- **Work instruction**
With the pictures removed, please write out every line below exactly as given.

(Dataset entries)
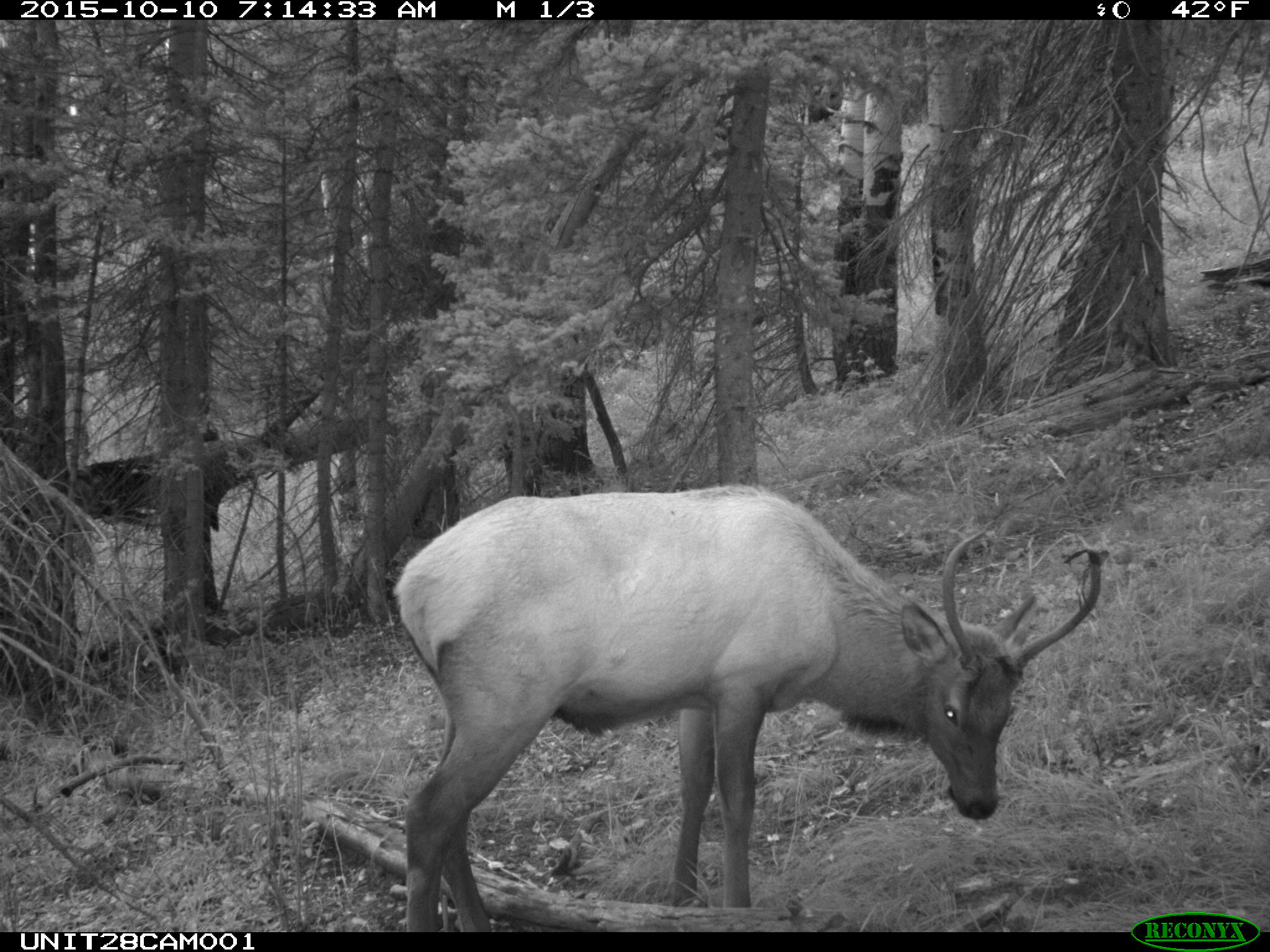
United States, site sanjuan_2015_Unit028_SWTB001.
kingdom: Animalia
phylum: Chordata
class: Mammalia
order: Artiodactyla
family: Cervidae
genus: Cervus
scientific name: Cervus elaphus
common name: red deer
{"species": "Cervus elaphus (red deer)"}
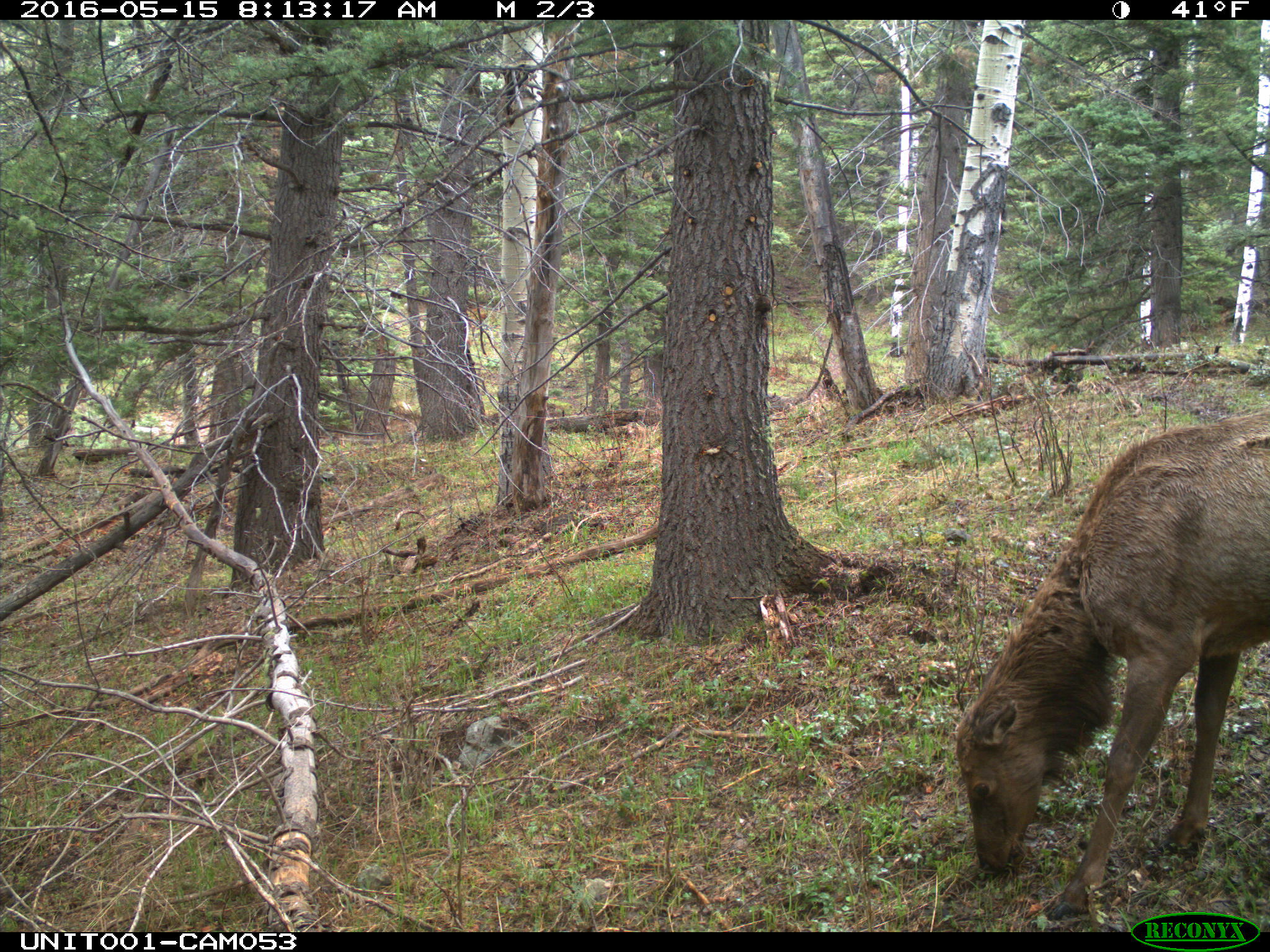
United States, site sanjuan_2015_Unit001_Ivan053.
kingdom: Animalia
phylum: Chordata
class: Mammalia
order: Artiodactyla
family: Cervidae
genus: Cervus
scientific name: Cervus elaphus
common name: red deer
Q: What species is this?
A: Cervus elaphus (red deer).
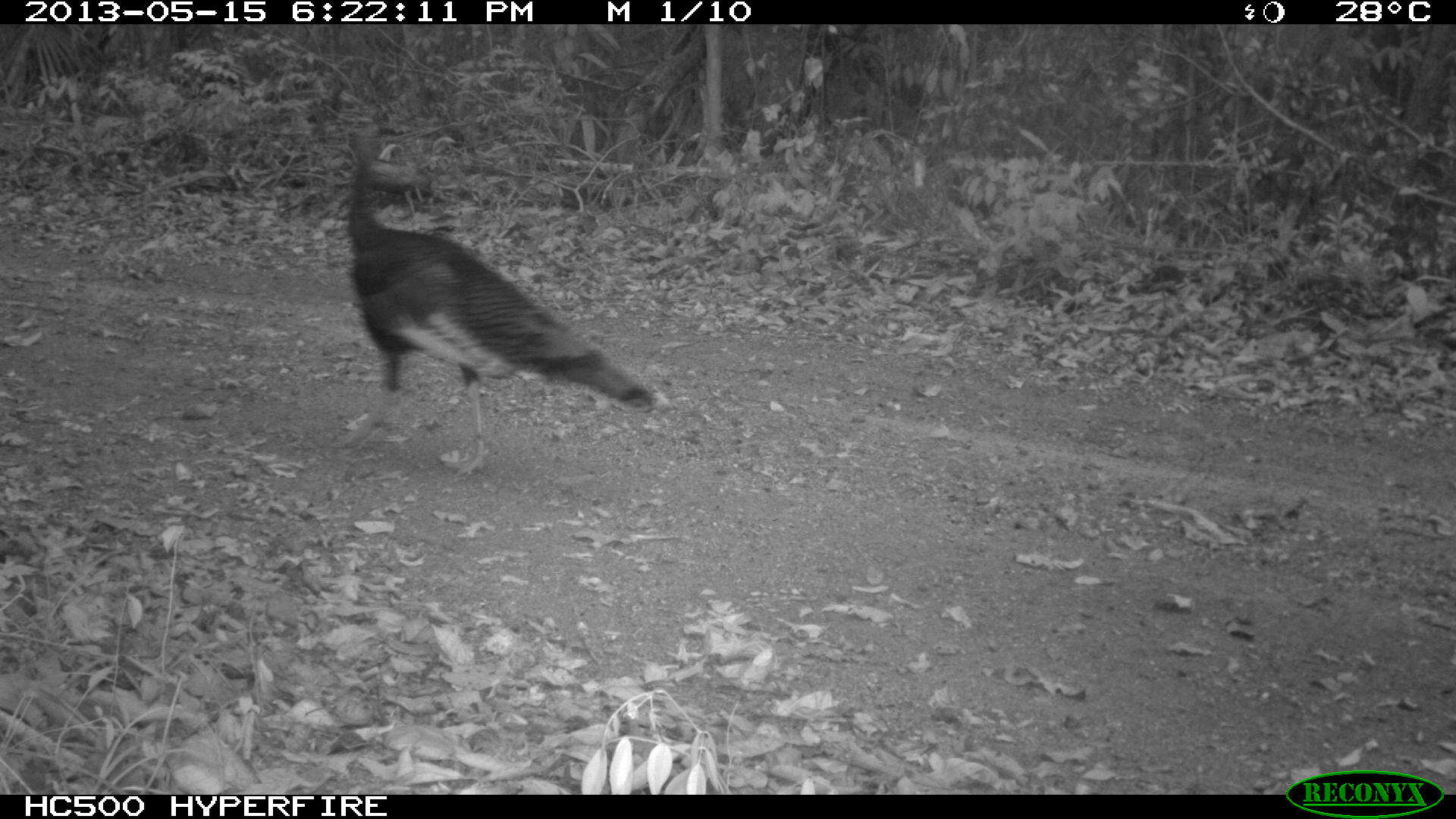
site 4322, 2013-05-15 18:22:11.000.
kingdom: Animalia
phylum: Chordata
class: Aves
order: Galliformes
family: Phasianidae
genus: Meleagris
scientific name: Meleagris ocellata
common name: ocellated turkey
Meleagris ocellata (ocellated turkey), count 1.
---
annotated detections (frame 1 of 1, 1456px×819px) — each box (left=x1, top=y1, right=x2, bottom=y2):
meleagris ocellata: (left=344, top=128, right=654, bottom=468)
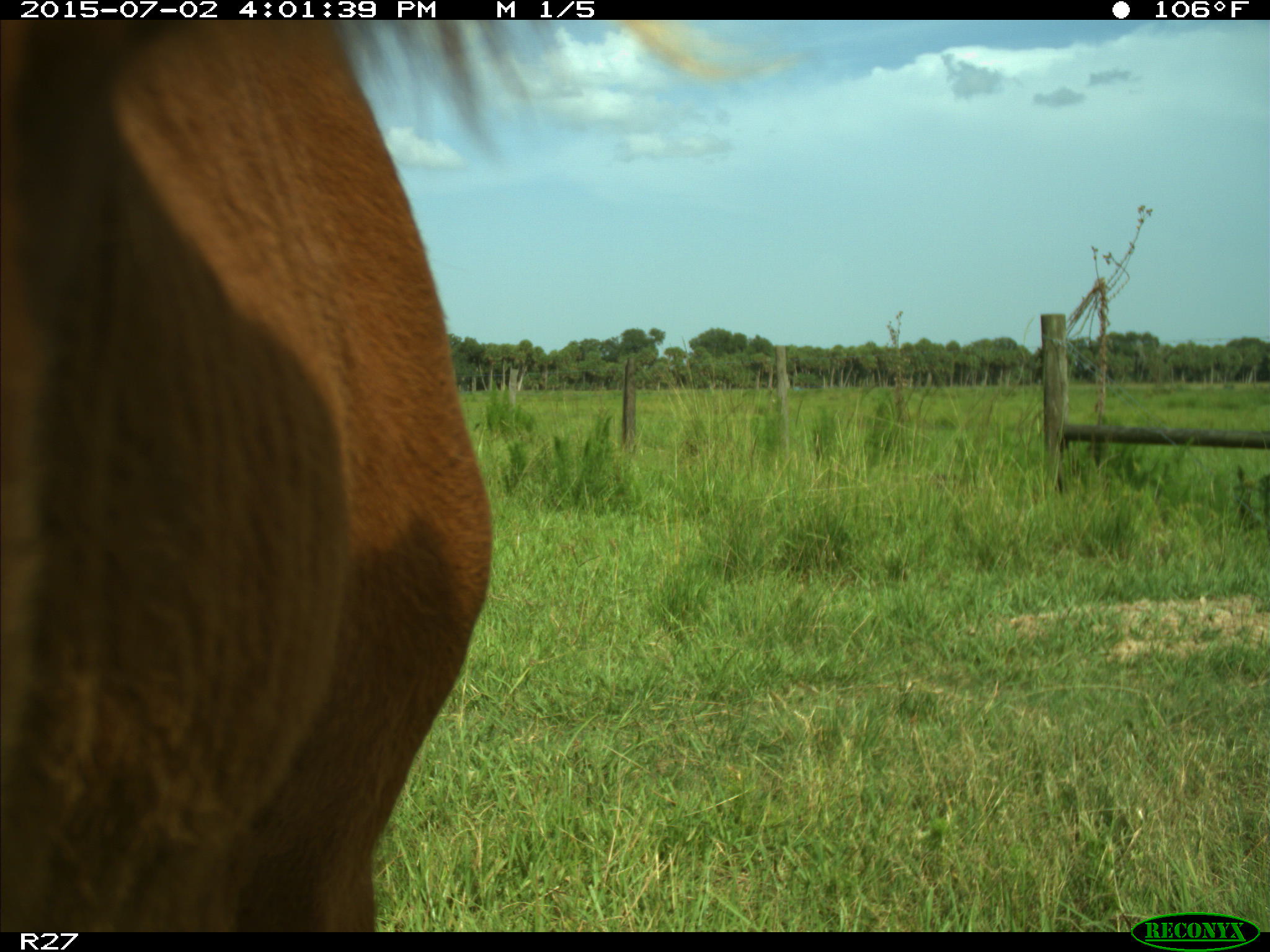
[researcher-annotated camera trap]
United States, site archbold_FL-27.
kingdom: Animalia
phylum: Chordata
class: Mammalia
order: Artiodactyla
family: Bovidae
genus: Bos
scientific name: Bos taurus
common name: domestic cow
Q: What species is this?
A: Bos taurus (domestic cow).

- **Task output**
United States, site sanjuan_2015_Unit028_SWTB001.
kingdom: Animalia
phylum: Chordata
class: Mammalia
order: Artiodactyla
family: Cervidae
genus: Cervus
scientific name: Cervus elaphus
common name: red deer
{"species": "Cervus elaphus (red deer)"}
United States, site sanjuan_2015_Unit001_Ivan053.
kingdom: Animalia
phylum: Chordata
class: Mammalia
order: Artiodactyla
family: Cervidae
genus: Cervus
scientific name: Cervus elaphus
common name: red deer
Q: What species is this?
A: Cervus elaphus (red deer).
site 4322, 2013-05-15 18:22:11.000.
kingdom: Animalia
phylum: Chordata
class: Aves
order: Galliformes
family: Phasianidae
genus: Meleagris
scientific name: Meleagris ocellata
common name: ocellated turkey
Meleagris ocellata (ocellated turkey), count 1.
---
annotated detections (frame 1 of 1, 1456px×819px) — each box (left=x1, top=y1, right=x2, bottom=y2):
meleagris ocellata: (left=344, top=128, right=654, bottom=468)
[researcher-annotated camera trap]
United States, site archbold_FL-27.
kingdom: Animalia
phylum: Chordata
class: Mammalia
order: Artiodactyla
family: Bovidae
genus: Bos
scientific name: Bos taurus
common name: domestic cow
Q: What species is this?
A: Bos taurus (domestic cow).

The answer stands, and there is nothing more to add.